_Exercise instructions:_ Set every record down verbatim and omit the pictures.

Crawled caption data:
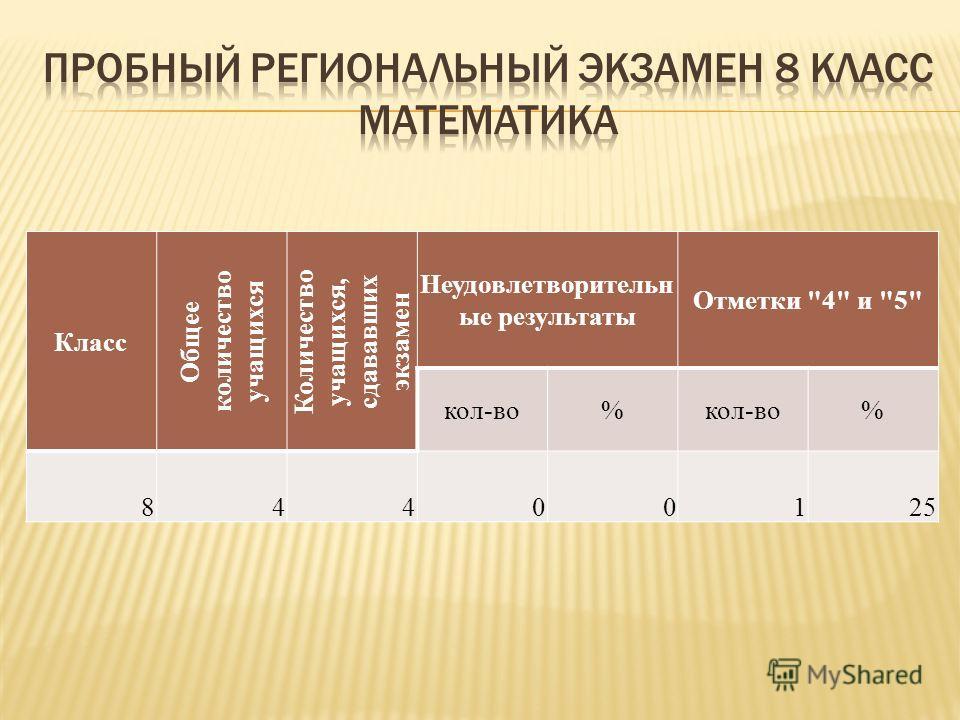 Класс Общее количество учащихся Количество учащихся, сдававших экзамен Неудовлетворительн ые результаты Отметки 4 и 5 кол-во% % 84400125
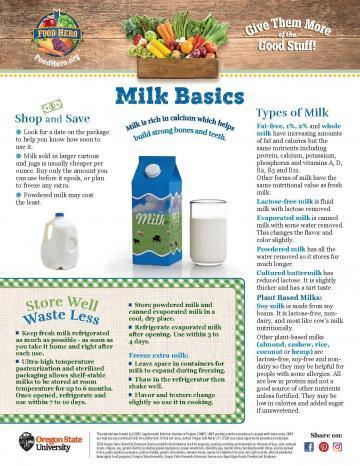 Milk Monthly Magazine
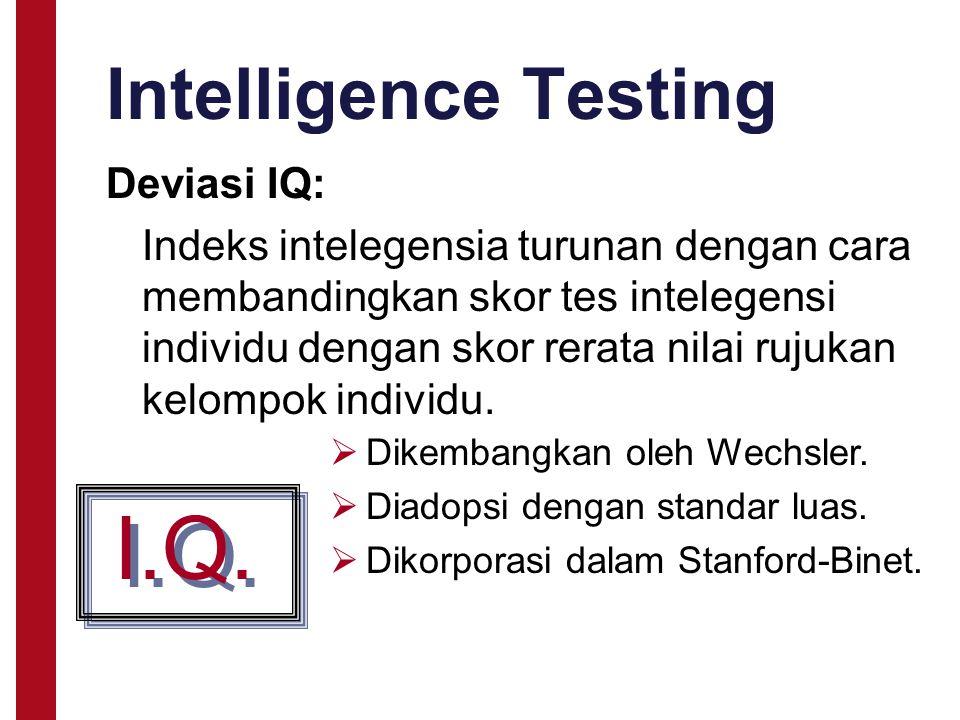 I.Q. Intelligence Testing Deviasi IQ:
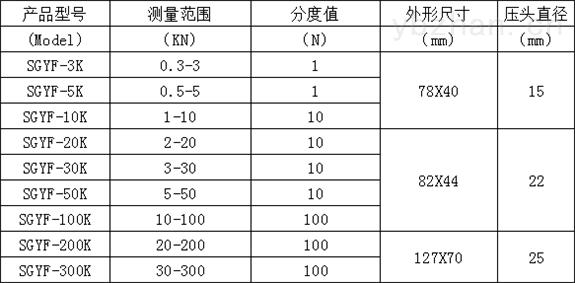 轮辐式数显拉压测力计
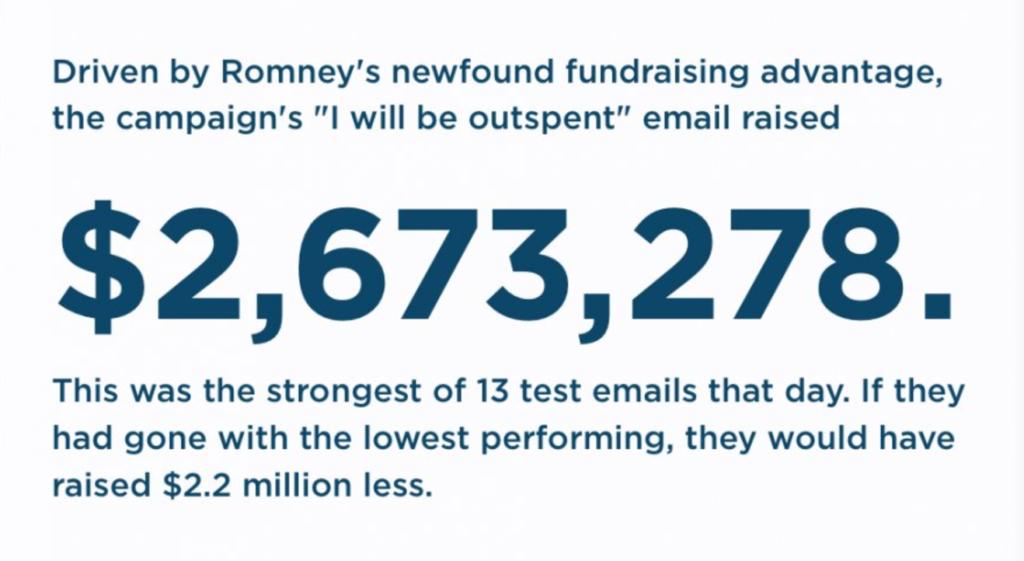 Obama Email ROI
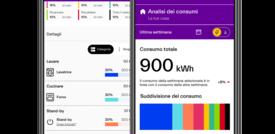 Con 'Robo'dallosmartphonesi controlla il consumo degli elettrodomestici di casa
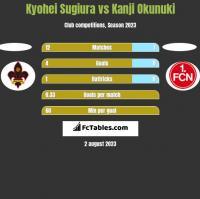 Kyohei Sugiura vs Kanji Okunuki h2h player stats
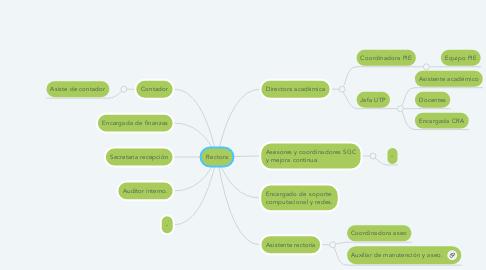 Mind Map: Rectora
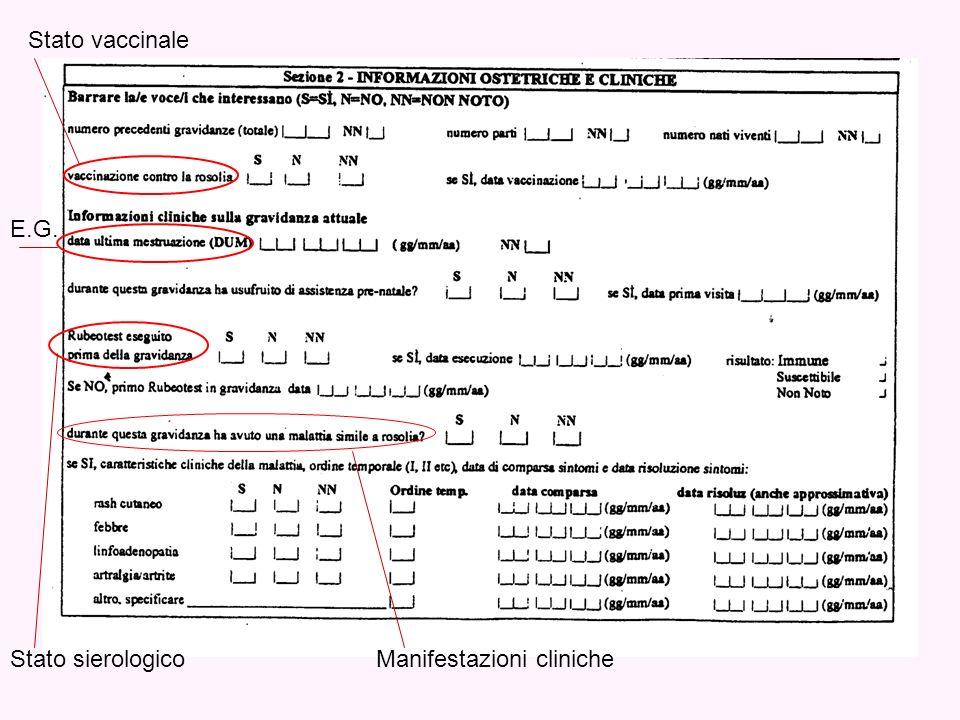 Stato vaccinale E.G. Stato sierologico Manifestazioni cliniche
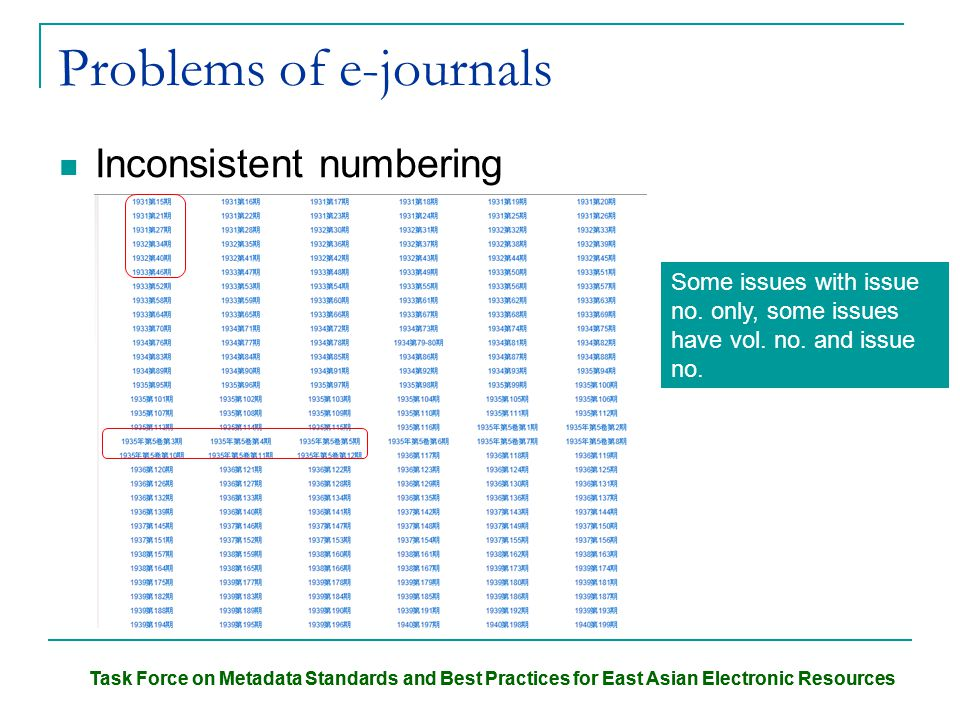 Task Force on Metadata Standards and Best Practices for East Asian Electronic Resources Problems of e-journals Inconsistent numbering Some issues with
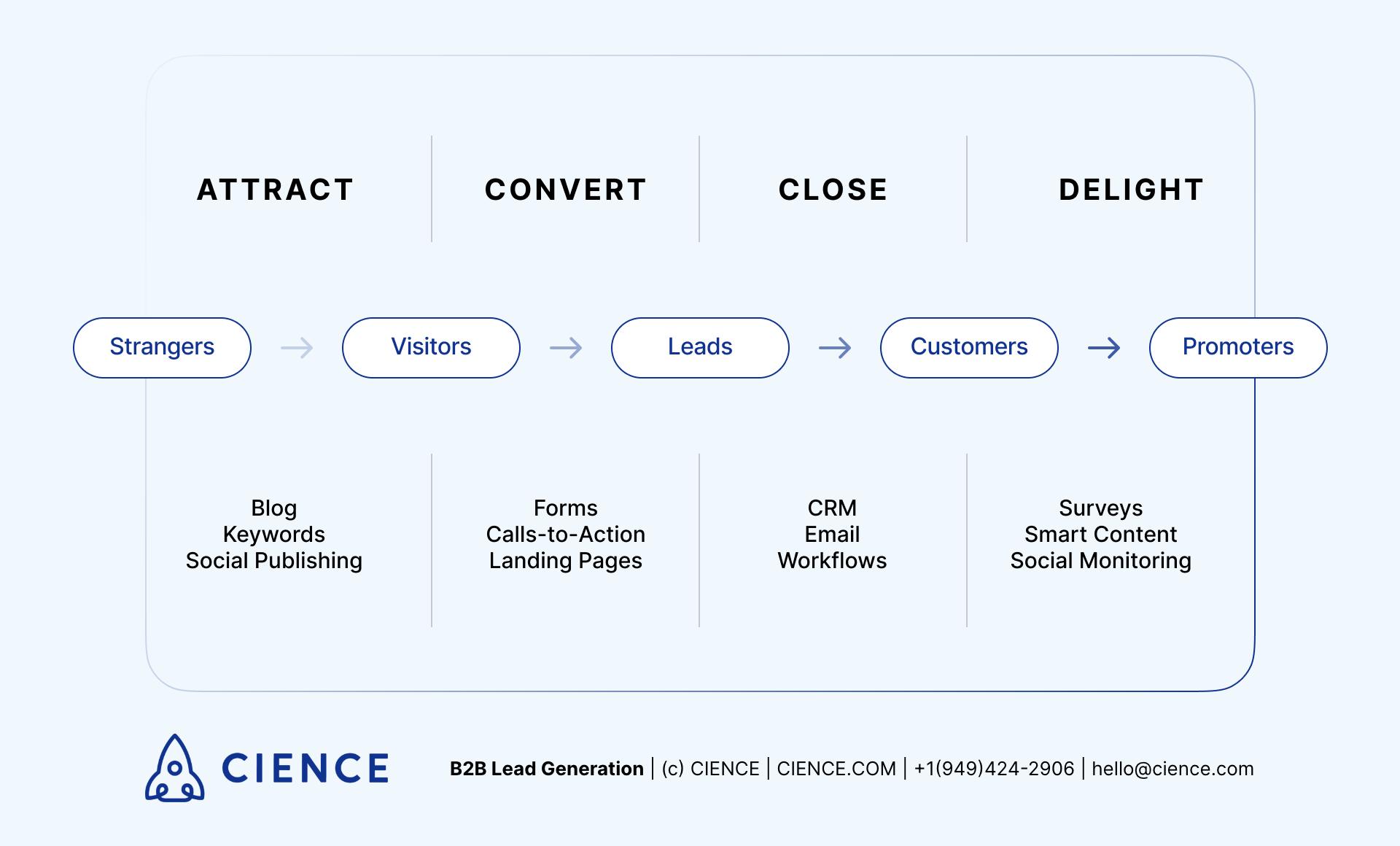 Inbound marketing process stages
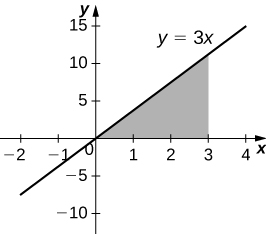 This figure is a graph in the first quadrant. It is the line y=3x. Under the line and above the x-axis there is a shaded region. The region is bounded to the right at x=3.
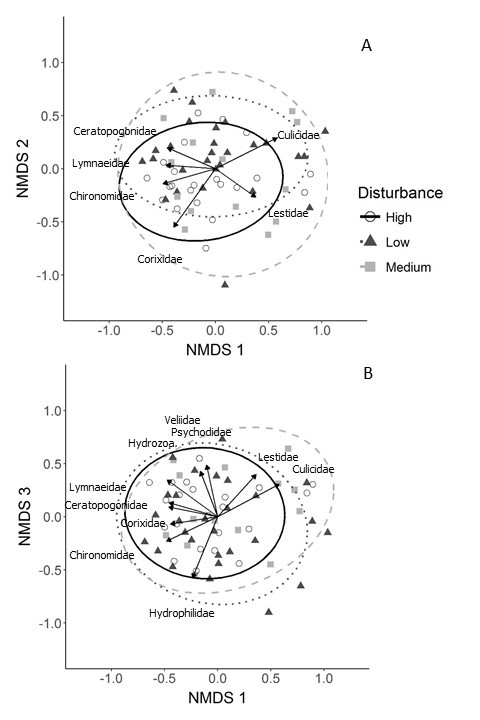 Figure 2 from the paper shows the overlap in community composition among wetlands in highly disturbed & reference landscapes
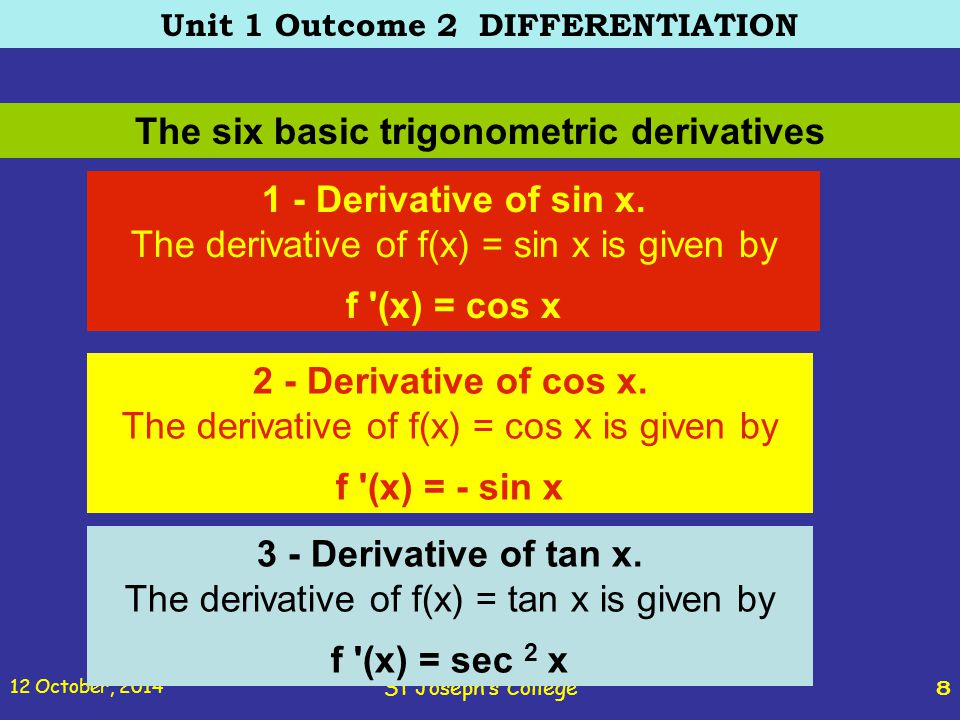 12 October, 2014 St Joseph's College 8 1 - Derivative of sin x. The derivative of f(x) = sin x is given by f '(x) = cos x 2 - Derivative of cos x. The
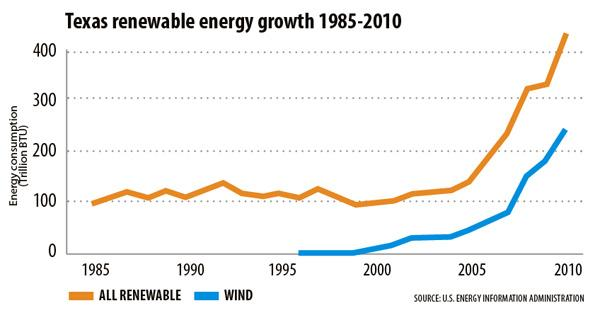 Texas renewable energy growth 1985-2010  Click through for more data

_Answer to the exercise:_
 Класс Общее количество учащихся Количество учащихся, сдававших экзамен Неудовлетворительн ые результаты Отметки 4 и 5 кол-во% % 84400125
 Milk Monthly Magazine
 I.Q. Intelligence Testing Deviasi IQ:
 轮辐式数显拉压测力计
 Obama Email ROI
 Con 'Robo'dallosmartphonesi controlla il consumo degli elettrodomestici di casa
 Kyohei Sugiura vs Kanji Okunuki h2h player stats
 Mind Map: Rectora
 Stato vaccinale E.G. Stato sierologico Manifestazioni cliniche
 Task Force on Metadata Standards and Best Practices for East Asian Electronic Resources Problems of e-journals Inconsistent numbering Some issues with
 Inbound marketing process stages
 This figure is a graph in the first quadrant. It is the line y=3x. Under the line and above the x-axis there is a shaded region. The region is bounded to the right at x=3.
 Figure 2 from the paper shows the overlap in community composition among wetlands in highly disturbed & reference landscapes
 12 October, 2014 St Joseph's College 8 1 - Derivative of sin x. The derivative of f(x) = sin x is given by f '(x) = cos x 2 - Derivative of cos x. The
 Texas renewable energy growth 1985-2010  Click through for more data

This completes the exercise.